• [Set of tasks]
1. Duplicate everything from "Wall Street and" down to "and a Democrat." in the passage on business leaders and the deficit talks, keeping every word and mark unchanged.
2. Write the next part of the passage on business leaders and the deficit talks, starting right after its final sentence.

• [Passage for review]
⟨

Wall Street and industrial corporations have a clear stake in averting the kind of financial and economic upheaval that a partisan showdown could create. But both businesses and individual executives face losing many breaks they have long enjoyed if there is a deal that involves higher taxes. And at least in the short term, pending an overhaul of the tax code, individuals also could lose their Bush-era tax cuts on annual taxable income over $250,000.
In interviews, many say their support for that is contingent on reductions in future entitlement program spending.
"The people, including myself, who are willing to give more revenue don't want to take on the moral hazard" of sending more money to Washington unless the White House and Congress "deal with the pressing need to cut the budget," said Lloyd C. Blankfein, CEO of Goldman Sachs and a Democrat.
Like others who have privately lobbied lawmakers, Blankfein and Cote reject suggestions that the philosophical chasm between the parties is unbridgeable.
"There are very conservative Republicans in the House who sit there and say, ‘I would agree to a revenue increase if there was significant entitlement reform,"' Cote said. "And then you'll run into Democrats who say there won't be any entitlement reform unless there's revenue increases. For most of us in the business community, we say, ‘It sounds to us like you've got a deal. You just need to sit down and flesh out the details."'
That, as the Simpson-Bowles commission can attest, is easier said than done.
The panel's dissenters, who opposed the majority's recommendations of a $4 trillion, 10-year package to reduce annual deficits with a combination of spending cuts and new revenues, included all three House Republican members. Among them: Rep. Paul D. Ryan, the House Budget Committee chairman who will either keep that job or, as Romney's running mate, rise to vice president.
After decades in which both parties have complained that business too often sits on the sidelines for budget battles, the Fix the Debt campaign could be among the most muscular interventions by corporate America in memory. More than 100 leaders have signed on, including more than 80 chief executives and some foundation heads.

⟩

• [Given data]
⟨

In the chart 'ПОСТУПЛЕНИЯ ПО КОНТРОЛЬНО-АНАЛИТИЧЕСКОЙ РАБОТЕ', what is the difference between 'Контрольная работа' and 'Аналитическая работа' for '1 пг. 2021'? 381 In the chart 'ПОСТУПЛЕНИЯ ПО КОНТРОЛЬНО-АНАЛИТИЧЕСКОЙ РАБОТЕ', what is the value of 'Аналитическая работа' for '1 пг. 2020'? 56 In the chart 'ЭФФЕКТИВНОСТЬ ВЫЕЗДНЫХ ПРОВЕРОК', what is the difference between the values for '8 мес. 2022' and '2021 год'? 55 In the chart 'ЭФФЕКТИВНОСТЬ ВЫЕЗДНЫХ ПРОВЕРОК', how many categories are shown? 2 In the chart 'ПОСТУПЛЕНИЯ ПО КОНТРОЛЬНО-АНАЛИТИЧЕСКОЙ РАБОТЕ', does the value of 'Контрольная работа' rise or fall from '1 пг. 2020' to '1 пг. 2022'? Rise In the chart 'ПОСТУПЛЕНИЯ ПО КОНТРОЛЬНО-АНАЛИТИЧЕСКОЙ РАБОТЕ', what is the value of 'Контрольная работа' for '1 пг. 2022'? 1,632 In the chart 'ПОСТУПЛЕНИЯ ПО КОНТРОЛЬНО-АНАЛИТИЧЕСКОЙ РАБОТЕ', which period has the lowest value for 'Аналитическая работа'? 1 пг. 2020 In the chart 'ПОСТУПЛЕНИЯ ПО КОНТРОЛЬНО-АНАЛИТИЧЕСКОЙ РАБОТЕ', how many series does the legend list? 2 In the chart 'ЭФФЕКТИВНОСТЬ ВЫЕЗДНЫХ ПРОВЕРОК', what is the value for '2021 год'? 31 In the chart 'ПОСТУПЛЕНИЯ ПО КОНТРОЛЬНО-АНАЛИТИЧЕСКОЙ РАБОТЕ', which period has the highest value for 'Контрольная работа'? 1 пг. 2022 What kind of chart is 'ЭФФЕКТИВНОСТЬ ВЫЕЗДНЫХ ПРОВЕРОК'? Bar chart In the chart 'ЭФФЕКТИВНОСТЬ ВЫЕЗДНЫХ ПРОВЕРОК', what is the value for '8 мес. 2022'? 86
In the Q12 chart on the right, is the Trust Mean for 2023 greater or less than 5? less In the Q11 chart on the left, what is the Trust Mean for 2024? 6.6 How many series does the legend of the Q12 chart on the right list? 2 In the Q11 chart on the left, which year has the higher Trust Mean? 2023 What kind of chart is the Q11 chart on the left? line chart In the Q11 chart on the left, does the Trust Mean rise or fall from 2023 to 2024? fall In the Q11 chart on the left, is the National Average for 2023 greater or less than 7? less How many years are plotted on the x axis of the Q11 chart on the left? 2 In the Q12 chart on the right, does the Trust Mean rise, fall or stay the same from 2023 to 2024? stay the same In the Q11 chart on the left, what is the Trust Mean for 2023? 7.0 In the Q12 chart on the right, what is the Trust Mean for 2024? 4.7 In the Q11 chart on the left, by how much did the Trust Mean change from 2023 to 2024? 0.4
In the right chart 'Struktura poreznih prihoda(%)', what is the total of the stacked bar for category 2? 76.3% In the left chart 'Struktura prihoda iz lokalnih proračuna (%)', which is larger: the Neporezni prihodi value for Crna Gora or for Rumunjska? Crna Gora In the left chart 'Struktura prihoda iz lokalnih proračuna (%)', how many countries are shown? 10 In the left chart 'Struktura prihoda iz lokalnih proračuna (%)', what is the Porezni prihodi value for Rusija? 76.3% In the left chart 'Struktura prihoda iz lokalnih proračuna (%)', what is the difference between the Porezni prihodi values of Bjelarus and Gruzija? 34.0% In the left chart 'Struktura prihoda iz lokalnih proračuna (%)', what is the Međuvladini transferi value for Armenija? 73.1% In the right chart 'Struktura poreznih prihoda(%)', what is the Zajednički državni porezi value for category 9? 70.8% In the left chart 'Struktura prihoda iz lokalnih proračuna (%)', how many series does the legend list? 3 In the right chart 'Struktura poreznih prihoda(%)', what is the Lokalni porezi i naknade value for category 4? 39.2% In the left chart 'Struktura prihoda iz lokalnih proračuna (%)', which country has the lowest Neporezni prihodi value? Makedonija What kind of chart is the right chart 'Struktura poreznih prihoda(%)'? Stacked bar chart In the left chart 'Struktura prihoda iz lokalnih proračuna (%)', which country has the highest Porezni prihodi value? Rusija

⟩

• [Results of the tasks]
1.
Wall Street and industrial corporations have a clear stake in averting the kind of financial and economic upheaval that a partisan showdown could create. But both businesses and individual executives face losing many breaks they have long enjoyed if there is a deal that involves higher taxes. And at least in the short term, pending an overhaul of the tax code, individuals also could lose their Bush-era tax cuts on annual taxable income over $250,000.
In interviews, many say their support for that is contingent on reductions in future entitlement program spending.
"The people, including myself, who are willing to give more revenue don't want to take on the moral hazard" of sending more money to Washington unless the White House and Congress "deal with the pressing need to cut the budget," said Lloyd C. Blankfein, CEO of Goldman Sachs and a Democrat.

2.
The campaign's inspiration is the dormant Simpson-Bowles framework, and the group's formation is due in large measure to the nonstop proselytizing of the nation's business community and fundraising by commission co-chairmen Erskine Bowles, a businessman and the former White House chief of staff to President Bill Clinton, and Alan K. Simpson, a former Senate Republican leader from Wyoming.
"The business community gets it," Bowles said. "They absolutely get that it has to be a balanced package with revenues and spending cuts both."
According to the group's president, Maya MacGuineas, the money raised is paying for a growing staff of about 35 at a downtown Washington "war-room," chapters in up to 35 states and, ultimately perhaps, television ads and other help for politicians who need support in taking unpopular positions on tax increases or spending cuts. Some in the group say Republicans are especially fearful of drawing a Tea Party opponent in party primaries if they support higher taxes.
Dimon, speaking for JPMorgan Chase, said, "You know, we're in 1900 hamlets in America. I'd — we'd — be calling them all up, literally we'd start flying people in. It would be a whole different ballgame, I think, if we had something to support, and with the president supporting it."